→ PROBLEM TO SOLVE
Reproduce every one of the records below verbatim, line by line.

→ DATA EXTRACTS
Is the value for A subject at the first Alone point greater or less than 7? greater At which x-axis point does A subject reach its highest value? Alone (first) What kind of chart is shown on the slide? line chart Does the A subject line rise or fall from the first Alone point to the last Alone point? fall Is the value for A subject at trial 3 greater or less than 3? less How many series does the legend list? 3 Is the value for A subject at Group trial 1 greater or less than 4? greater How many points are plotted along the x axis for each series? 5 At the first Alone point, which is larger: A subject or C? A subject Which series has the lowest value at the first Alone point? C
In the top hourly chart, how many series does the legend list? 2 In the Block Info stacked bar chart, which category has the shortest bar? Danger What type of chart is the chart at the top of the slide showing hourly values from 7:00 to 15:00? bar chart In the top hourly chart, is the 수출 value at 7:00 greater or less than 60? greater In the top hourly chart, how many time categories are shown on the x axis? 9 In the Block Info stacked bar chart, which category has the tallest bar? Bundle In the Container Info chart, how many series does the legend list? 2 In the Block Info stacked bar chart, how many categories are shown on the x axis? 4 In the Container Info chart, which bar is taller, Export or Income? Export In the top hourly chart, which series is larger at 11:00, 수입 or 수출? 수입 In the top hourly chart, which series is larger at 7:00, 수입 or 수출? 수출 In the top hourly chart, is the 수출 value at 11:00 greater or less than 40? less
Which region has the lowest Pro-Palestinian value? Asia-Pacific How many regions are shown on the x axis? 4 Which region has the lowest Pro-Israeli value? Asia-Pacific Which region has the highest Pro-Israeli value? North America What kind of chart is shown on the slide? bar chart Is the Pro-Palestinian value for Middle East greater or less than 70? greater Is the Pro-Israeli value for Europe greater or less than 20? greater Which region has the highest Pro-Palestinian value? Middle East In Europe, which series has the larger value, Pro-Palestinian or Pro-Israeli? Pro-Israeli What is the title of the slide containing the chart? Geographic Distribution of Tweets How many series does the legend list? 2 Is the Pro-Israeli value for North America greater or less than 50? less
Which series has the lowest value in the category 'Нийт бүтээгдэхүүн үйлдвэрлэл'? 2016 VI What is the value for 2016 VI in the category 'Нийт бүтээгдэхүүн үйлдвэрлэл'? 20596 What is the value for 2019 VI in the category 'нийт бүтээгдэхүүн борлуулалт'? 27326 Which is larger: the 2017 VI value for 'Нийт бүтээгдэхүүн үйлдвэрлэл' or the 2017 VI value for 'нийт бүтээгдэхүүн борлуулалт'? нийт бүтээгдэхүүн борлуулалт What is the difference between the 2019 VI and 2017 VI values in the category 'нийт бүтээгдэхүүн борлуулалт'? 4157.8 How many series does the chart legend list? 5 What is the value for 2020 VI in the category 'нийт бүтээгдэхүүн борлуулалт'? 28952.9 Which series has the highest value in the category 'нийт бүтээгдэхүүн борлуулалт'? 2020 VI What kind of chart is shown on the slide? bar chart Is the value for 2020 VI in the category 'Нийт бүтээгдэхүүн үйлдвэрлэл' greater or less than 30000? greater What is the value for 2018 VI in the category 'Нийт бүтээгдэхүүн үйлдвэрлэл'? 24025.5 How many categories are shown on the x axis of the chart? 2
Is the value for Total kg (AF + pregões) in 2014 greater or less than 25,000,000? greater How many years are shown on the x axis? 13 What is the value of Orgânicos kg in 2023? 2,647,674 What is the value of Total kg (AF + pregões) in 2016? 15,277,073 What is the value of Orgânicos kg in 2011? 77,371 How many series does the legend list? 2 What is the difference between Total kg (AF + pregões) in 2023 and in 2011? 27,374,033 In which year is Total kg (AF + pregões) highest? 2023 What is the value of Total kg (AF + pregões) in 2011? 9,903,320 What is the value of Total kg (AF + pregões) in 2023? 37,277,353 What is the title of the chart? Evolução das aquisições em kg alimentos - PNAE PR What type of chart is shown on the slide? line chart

→ RESPONSE TO THE EXERCISE
Is the value for A subject at the first Alone point greater or less than 7? greater At which x-axis point does A subject reach its highest value? Alone (first) What kind of chart is shown on the slide? line chart Does the A subject line rise or fall from the first Alone point to the last Alone point? fall Is the value for A subject at trial 3 greater or less than 3? less How many series does the legend list? 3 Is the value for A subject at Group trial 1 greater or less than 4? greater How many points are plotted along the x axis for each series? 5 At the first Alone point, which is larger: A subject or C? A subject Which series has the lowest value at the first Alone point? C
In the top hourly chart, how many series does the legend list? 2 In the Block Info stacked bar chart, which category has the shortest bar? Danger What type of chart is the chart at the top of the slide showing hourly values from 7:00 to 15:00? bar chart In the top hourly chart, is the 수출 value at 7:00 greater or less than 60? greater In the top hourly chart, how many time categories are shown on the x axis? 9 In the Block Info stacked bar chart, which category has the tallest bar? Bundle In the Container Info chart, how many series does the legend list? 2 In the Block Info stacked bar chart, how many categories are shown on the x axis? 4 In the Container Info chart, which bar is taller, Export or Income? Export In the top hourly chart, which series is larger at 11:00, 수입 or 수출? 수입 In the top hourly chart, which series is larger at 7:00, 수입 or 수출? 수출 In the top hourly chart, is the 수출 value at 11:00 greater or less than 40? less
Which region has the lowest Pro-Palestinian value? Asia-Pacific How many regions are shown on the x axis? 4 Which region has the lowest Pro-Israeli value? Asia-Pacific Which region has the highest Pro-Israeli value? North America What kind of chart is shown on the slide? bar chart Is the Pro-Palestinian value for Middle East greater or less than 70? greater Is the Pro-Israeli value for Europe greater or less than 20? greater Which region has the highest Pro-Palestinian value? Middle East In Europe, which series has the larger value, Pro-Palestinian or Pro-Israeli? Pro-Israeli What is the title of the slide containing the chart? Geographic Distribution of Tweets How many series does the legend list? 2 Is the Pro-Israeli value for North America greater or less than 50? less
Which series has the lowest value in the category 'Нийт бүтээгдэхүүн үйлдвэрлэл'? 2016 VI What is the value for 2016 VI in the category 'Нийт бүтээгдэхүүн үйлдвэрлэл'? 20596 What is the value for 2019 VI in the category 'нийт бүтээгдэхүүн борлуулалт'? 27326 Which is larger: the 2017 VI value for 'Нийт бүтээгдэхүүн үйлдвэрлэл' or the 2017 VI value for 'нийт бүтээгдэхүүн борлуулалт'? нийт бүтээгдэхүүн борлуулалт What is the difference between the 2019 VI and 2017 VI values in the category 'нийт бүтээгдэхүүн борлуулалт'? 4157.8 How many series does the chart legend list? 5 What is the value for 2020 VI in the category 'нийт бүтээгдэхүүн борлуулалт'? 28952.9 Which series has the highest value in the category 'нийт бүтээгдэхүүн борлуулалт'? 2020 VI What kind of chart is shown on the slide? bar chart Is the value for 2020 VI in the category 'Нийт бүтээгдэхүүн үйлдвэрлэл' greater or less than 30000? greater What is the value for 2018 VI in the category 'Нийт бүтээгдэхүүн үйлдвэрлэл'? 24025.5 How many categories are shown on the x axis of the chart? 2
Is the value for Total kg (AF + pregões) in 2014 greater or less than 25,000,000? greater How many years are shown on the x axis? 13 What is the value of Orgânicos kg in 2023? 2,647,674 What is the value of Total kg (AF + pregões) in 2016? 15,277,073 What is the value of Orgânicos kg in 2011? 77,371 How many series does the legend list? 2 What is the difference between Total kg (AF + pregões) in 2023 and in 2011? 27,374,033 In which year is Total kg (AF + pregões) highest? 2023 What is the value of Total kg (AF + pregões) in 2011? 9,903,320 What is the value of Total kg (AF + pregões) in 2023? 37,277,353 What is the title of the chart? Evolução das aquisições em kg alimentos - PNAE PR What type of chart is shown on the slide? line chart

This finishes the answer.